This requires coordination between strategy monitoring and the society/ecosystem monitoring described above. Actions called for and taken as part of a strategy usually entail changing or strengthening one or more of:

  • values (and habits);

  • knowledge;

  • technologies (and infrastructure);

  • institutions (laws, incentive systems and organizations); and

  • market conditions, eg price.

Any intended changes and improvements need to be identified clearly. Assessment will require an accurate description of the baseline situation (the people/ecosystem status assessment). To assess the impact of the actions on the strategy objectives, and to distinguish their impact from the effects of other factors, it is necessary to:

  • clearly define the variables by which the strategy objectives are to be measured;

  • monitor changes in these variables (through the people/ecosystem assessment);

  • understand the relationship among the strategy objectives and values (and habits), knowledge, technologies (and infrastructure) and institutions – together with the relative importance of different factors (eg particular institutions); and

  • determine the effect of the actions on values, knowledge, technologies and institutions.

Box 23 illustrates a range of questions used to monitor progress by a local strategies team in Pakistan.
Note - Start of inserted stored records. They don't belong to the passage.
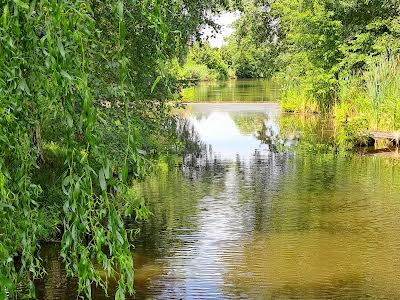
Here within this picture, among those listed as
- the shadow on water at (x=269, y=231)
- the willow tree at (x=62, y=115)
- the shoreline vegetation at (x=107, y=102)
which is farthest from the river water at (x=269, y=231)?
the willow tree at (x=62, y=115)

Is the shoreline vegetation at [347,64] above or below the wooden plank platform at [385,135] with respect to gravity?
above

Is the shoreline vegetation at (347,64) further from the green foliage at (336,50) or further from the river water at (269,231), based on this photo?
the river water at (269,231)

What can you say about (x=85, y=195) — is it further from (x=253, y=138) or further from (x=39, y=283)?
(x=253, y=138)

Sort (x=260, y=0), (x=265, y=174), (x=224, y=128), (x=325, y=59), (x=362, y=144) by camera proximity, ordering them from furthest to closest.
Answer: (x=260, y=0)
(x=325, y=59)
(x=224, y=128)
(x=362, y=144)
(x=265, y=174)

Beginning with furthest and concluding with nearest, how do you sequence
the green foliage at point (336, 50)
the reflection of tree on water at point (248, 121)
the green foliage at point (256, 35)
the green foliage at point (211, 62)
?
the green foliage at point (211, 62) < the green foliage at point (256, 35) < the reflection of tree on water at point (248, 121) < the green foliage at point (336, 50)

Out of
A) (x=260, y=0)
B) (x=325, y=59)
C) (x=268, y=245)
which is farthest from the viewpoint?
(x=260, y=0)

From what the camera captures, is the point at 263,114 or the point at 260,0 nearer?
the point at 263,114

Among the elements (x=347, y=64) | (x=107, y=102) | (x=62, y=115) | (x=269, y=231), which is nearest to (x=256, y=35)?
(x=347, y=64)

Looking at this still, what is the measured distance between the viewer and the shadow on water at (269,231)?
6.23 m

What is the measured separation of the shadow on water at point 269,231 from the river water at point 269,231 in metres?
0.01

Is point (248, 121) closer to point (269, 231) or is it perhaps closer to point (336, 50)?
point (336, 50)

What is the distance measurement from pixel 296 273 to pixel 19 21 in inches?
186

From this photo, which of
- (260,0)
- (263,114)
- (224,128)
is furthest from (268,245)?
(260,0)

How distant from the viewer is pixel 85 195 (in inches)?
101
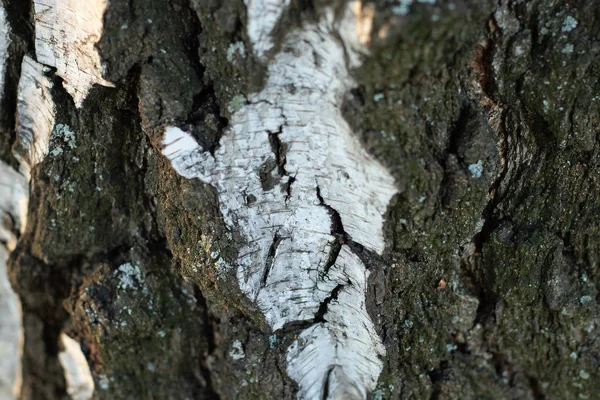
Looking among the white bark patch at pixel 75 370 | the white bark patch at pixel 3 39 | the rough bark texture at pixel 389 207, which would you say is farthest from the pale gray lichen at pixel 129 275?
the white bark patch at pixel 3 39

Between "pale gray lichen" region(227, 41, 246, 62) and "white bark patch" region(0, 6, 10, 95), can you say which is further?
"white bark patch" region(0, 6, 10, 95)

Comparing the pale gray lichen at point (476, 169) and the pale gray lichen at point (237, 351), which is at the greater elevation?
the pale gray lichen at point (476, 169)

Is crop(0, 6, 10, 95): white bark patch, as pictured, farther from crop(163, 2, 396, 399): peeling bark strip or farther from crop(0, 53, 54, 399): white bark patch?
crop(163, 2, 396, 399): peeling bark strip

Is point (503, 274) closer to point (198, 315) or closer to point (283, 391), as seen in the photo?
point (283, 391)

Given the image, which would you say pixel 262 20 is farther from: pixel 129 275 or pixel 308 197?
pixel 129 275

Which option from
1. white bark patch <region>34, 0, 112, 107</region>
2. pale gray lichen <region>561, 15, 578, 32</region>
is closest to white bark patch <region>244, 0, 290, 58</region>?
white bark patch <region>34, 0, 112, 107</region>

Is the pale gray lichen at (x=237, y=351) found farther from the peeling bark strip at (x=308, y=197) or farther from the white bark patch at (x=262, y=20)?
the white bark patch at (x=262, y=20)
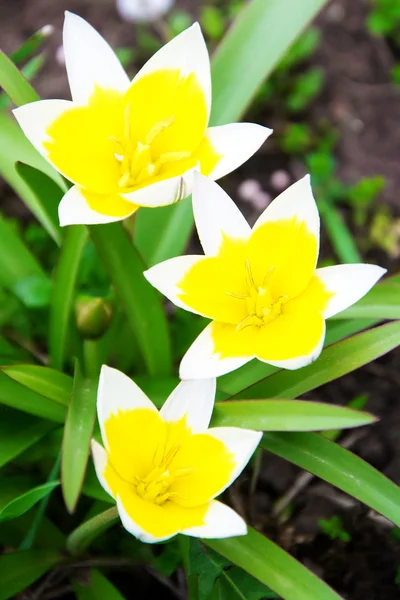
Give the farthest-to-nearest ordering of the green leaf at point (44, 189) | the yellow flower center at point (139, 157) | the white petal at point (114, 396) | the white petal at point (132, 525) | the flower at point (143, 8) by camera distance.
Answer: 1. the flower at point (143, 8)
2. the green leaf at point (44, 189)
3. the yellow flower center at point (139, 157)
4. the white petal at point (114, 396)
5. the white petal at point (132, 525)

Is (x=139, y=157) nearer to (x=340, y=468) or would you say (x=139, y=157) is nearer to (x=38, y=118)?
(x=38, y=118)

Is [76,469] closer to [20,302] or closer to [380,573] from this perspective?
[20,302]

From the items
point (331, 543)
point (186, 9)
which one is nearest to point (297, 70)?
point (186, 9)

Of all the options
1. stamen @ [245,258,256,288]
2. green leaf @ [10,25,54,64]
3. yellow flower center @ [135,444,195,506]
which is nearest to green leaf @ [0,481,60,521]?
yellow flower center @ [135,444,195,506]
Participation in assessment

The ‘how’ of assessment consists of two components:

1. how to use a participatory process to define the key questions; and
2. how to choose and use the right tools to help participants answer these questions.

People will often focus on the second component at the expense of the first, believing that the question of what is to be looked for it is already answered. Yet, repeatedly, attempts at assessment fail because those charged with the task do not ask themselves what questions need to be asked. They can establish this only by involving all the people who are affected by the issue. It is not possible to be prescriptive about the kinds of questions which strategy teams will need to ask.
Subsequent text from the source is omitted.